▶ Reading passage
┄┄┄┄┄┄

Adam Lanza: He, too is someone’s child.
Another preventable calamity. This time blamed on bullets, not bullies. Children murdered for no reason. We can research the killer, speak to his family and friends, search for words written on-line, in a journal, perhaps a letter. But we will probably never know why this 20 year old young man/child ever took guns to the school he attended as a child, break in and spray bullets around a classroom filled with very young children, killing sons and daughters; siblings.
This young man lived amongst us but not with us. He lived in a world unknown to most of us. What his eyes saw, what his ears heard, what his heart felt, were not the things we see, hear and feel. Somewhere in his life his understanding of the world, his connection to this world lost its moorings. We are learning that he had Asperger’s that for some people makes human to human connections difficult, different from what the rest of us take for granted. But what we are hearing, that is most disturbing, is he had a mental illness of some kind.
Some of us go through life with the ability to deal with stress and disappointment, loss and failure, our own and of those we love. They are blips in our life journey. Some even thrive on stress. But too many of us become overwhelmed. We lose the ability to think clearly, to care for ourselves, to dress, to eat, to shower, to feel. We are overcome with fear and anxiety and no longer process the world as it is. For some, anger turned inward destroys all rational thought. And over time some of us lose the ability to make choices, including the ability to choose life. This is mental illness. It can seep into one’s life slowly, over time, stealing one’s joy of life, suffocating one’s soul or it can happen upon us suddenly, a breakdown in the brain, often attacking young people between the age of 18 and 24.
Each time there is an act of horror like this we wring our hands and ask again, “Why?” Why did he commit this dreadful act?
That is the wrong question and yet we ask it over and over. And do not assume it is done for fame. The question that needs answering is why do we spend so little money on research into mental illness; its cause and cure? Why do we not integrate mental health check-ups with physical checkups? Why do we not have protocols in place to care for those who, when seeking help, are deemed dangerous by a psychiatrist, but not quite dangerous enough to self or others to bring them in for care? Why are there not enough psychiatrists to care for the large numbers of people with mental illness?
Five times more people have schizophrenia than HIV/AIDS yet we have come miles in our understanding and management of HIV/AIDS and yet comparatively, we are in the dark ages of mental healthcare and management. And each time we hear of these horrible acts we hear it was committed by a young person, most often a male, between the ages of 18 and 24.
Mental illness is much like other chronic illnesses. With proper medication and care, people with mental illness live good lives. There is a difference, though, between a mental illness and a physical illness. People with a physical illness do not tend to kill themselves. People with heart conditions or diabetes do not tend to fall into an abyss, so deep, so painful, that there appears to be no way out-except death. And for some, whose darkness is so thick, whose understanding of the world is so skewed, they take others with them. We screen for so many illnesses, why not mental illness?
It was the lesson of Job that we are not meant to know or understand everything. We will never know all the reasons why people kill. We do know that mental illness plays a role in too many of these acts. When we have an idea of the underlying cause of horror and do nothing, then we as a society must be held accountable, too.

┄┄┄┄┄┄

▶ Supplied information
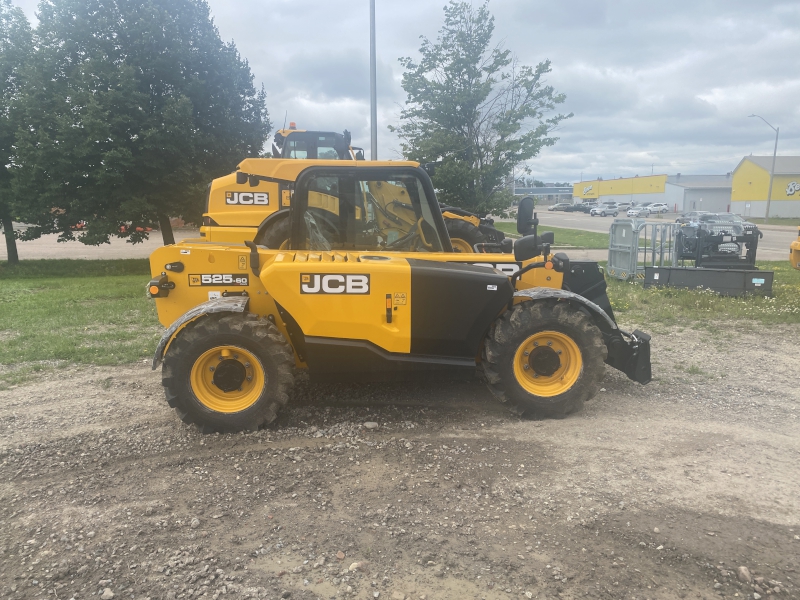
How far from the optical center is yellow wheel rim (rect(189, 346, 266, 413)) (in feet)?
15.4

┄┄┄┄┄┄

In the essay about Adam Lanza, reproduce the passage starting at "Adam Lanza: He, too" and ending at "and daughters; siblings.", replacing "calamity" with "tragedy".

▶ Exercise solution
Adam Lanza: He, too is someone’s child.
Another preventable tragedy. This time blamed on bullets, not bullies. Children murdered for no reason. We can research the killer, speak to his family and friends, search for words written on-line, in a journal, perhaps a letter. But we will probably never know why this 20 year old young man/child ever took guns to the school he attended as a child, break in and spray bullets around a classroom filled with very young children, killing sons and daughters; siblings.